Interface config lost after power outage?
-
I am running the latest full fat 2.3.2-RELEASE (amd64) on a Dell Optiplex with an Intel 340 quad port NIC and SSD.
I've had 2 power outages this month, and on both occasions pfsense lost all the configuration for the network interfaces and remains at the first boot screen where you assign interfaces. The system has gone through proper shutdowns before, so it's not losing the config after a reboot, just in the event of sudden power loss.
Is this expected behavior? Is there any way to prevent this?
(Yes, I do have a UPS, but it only goes for an hour-ish and doesn't provide telemetry which Network UPS Tools could make use of.)
-
That is definitely unusual. It should only revert to that state if an interface is missing at the time it checks. Perhaps your power event is causing one of your system's NIC to disappear?
-
Next time it happened, skip to shell and check what shows ifconfig
Check for the firmware/BIOS update.
BTW what UPS do you have? There are some tricks that you can use and some external monitoring devices and event timers can be found also.
-
The box has a Intel i340 T4 card which has somewhat up to date firmware in it (via Dell). I do have a ZTE MF823 dongle attached via USB which might prove to be the culprit if this is a NIC not being alive/connected at the correct time in the boot sequence.
Will do. The UPS is a APC BE400-UK, nothing special. Technically it would be possible to add a power sensor that sent a shutdown signal after x minutes (where x is 80% of tested runtime) but this is additional cost and complexity. If this is a known issue rather than a bug I might go that way but if it's just a bug then I would rather fix the bug.
-
This is strange but some user reported that he had successfully connected this ups to both nut and apcupsd.
-
The 550 and 700 models have the ability to talk to apcupsd via USB, the 400 is just a dumb box and afaik doesn't have any way to get telemetry data into pfsense.
-
Yep, thats why it's strange :)
Anyway, about config lost, I think it's hardware related and it is really hard to fix on software side when physical interface is lost after power outage. -
If this is the case, why does one interface being removed cause the entire configuration for 6 interfaces (quad port NIC, built in and a USB interface) to be deleted, rather than one interface being marked as off-line?
-
There have been dozens of threads over the years, if you want to read the whole reasoning, do some searching. The tl;dr version: It is the only safe and secure failure mode. Any automated assumptions could result in a broken or insecure configuration.
-
OK, that is what I needed to know. It is expected behavior when using pfsense that if an interface doesn't appear at the right time during boot, it will invalidate the entire config for all interfaces and refuse to function until you physically login or fire up the ILO.
The reasoning for this is sound, but it might be an idea to make it clearer that this is expected behavior. A simple error message flag on the GUI stating something like "Due to interface loss, the interfaces have been reset as a security precaution." would have made this far clearer than an expectation to search a forum for answers.
So my solution would appear simple, move the LTE modem to a separate device and use regular ethernet.
-
It doesn't remove the entire config, it knows all about them, their rules, etc. You just have to re-enter the mappings. And it does print a message about the interfaces being mismatched on the console before the prompt. A message in the GUI would be useless as you can't reach the GUI at that point.
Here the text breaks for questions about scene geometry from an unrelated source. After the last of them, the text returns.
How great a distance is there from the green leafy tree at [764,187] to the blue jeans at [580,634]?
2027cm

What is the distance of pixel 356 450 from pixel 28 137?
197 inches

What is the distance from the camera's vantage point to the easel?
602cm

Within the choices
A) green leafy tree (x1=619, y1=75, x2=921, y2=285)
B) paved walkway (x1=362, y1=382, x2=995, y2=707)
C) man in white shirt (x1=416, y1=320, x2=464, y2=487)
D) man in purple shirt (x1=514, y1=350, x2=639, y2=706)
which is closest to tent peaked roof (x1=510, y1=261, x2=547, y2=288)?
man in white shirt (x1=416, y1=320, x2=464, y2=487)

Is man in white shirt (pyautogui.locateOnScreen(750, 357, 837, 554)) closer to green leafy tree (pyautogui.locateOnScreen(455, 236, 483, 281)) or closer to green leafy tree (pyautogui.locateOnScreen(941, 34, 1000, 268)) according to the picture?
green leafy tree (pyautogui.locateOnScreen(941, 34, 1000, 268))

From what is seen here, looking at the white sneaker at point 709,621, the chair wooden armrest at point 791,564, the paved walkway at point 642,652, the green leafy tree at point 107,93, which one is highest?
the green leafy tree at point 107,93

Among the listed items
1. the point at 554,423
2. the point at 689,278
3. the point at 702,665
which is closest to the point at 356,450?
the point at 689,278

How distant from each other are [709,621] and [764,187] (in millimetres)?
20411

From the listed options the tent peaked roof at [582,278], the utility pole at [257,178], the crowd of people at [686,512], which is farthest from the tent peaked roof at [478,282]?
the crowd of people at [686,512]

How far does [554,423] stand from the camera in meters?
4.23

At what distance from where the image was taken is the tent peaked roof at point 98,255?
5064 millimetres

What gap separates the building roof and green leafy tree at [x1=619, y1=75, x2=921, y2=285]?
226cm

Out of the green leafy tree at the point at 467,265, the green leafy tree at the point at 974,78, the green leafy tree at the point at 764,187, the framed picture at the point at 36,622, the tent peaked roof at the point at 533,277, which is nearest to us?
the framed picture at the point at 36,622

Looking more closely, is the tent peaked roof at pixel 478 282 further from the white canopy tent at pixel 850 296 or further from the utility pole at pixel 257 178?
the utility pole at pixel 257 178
And yes, a real Ethernet connection is always preferable to a USB device.
-
So my solution would appear simple, move the LTE modem to a separate device and use regular ethernet.
You might look at something like this to bring wired Ethernet connectivity to a USB 4G modem…
http://shop.proxicast.com/shopping/proxicast-pocketport-2-pocket-sized-3g-4g-lte-usb-cellular-modem-bridge-mini-router.html
It can function as a router, but it also offers a bridge mode.
-
Just an idea to make it far more obvious what has happened and why. A error in the GUI linking to a wiki page would least have saved me asking why this happened.
I am thinking of either the TP-Link TL-MR3020 or firing up my old OpenWRT RouterStation Pro.